=== ENTRIES SUPPLIED ===
********************

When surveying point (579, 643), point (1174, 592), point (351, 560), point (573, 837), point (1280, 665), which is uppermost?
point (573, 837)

********************

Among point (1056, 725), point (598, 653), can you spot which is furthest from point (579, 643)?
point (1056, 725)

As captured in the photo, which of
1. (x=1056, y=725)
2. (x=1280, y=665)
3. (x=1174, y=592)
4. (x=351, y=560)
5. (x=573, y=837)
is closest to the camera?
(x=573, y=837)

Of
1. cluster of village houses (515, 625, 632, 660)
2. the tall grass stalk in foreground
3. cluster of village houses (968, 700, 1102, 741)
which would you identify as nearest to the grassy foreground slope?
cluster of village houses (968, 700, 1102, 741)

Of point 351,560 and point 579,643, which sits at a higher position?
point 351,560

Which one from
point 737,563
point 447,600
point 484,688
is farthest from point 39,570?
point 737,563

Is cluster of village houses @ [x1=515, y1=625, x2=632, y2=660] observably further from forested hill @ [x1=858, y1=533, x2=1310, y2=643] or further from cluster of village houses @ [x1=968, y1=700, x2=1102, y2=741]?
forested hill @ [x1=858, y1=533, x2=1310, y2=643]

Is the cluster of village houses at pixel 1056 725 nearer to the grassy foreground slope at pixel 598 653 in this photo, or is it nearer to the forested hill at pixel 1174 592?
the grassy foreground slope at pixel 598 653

********************

=== EXERCISE DIRECTIONS ===
How many lines in the rows above contain the string "hill"? Reply with the tally alone.

=== CORRECT OUTPUT ===
3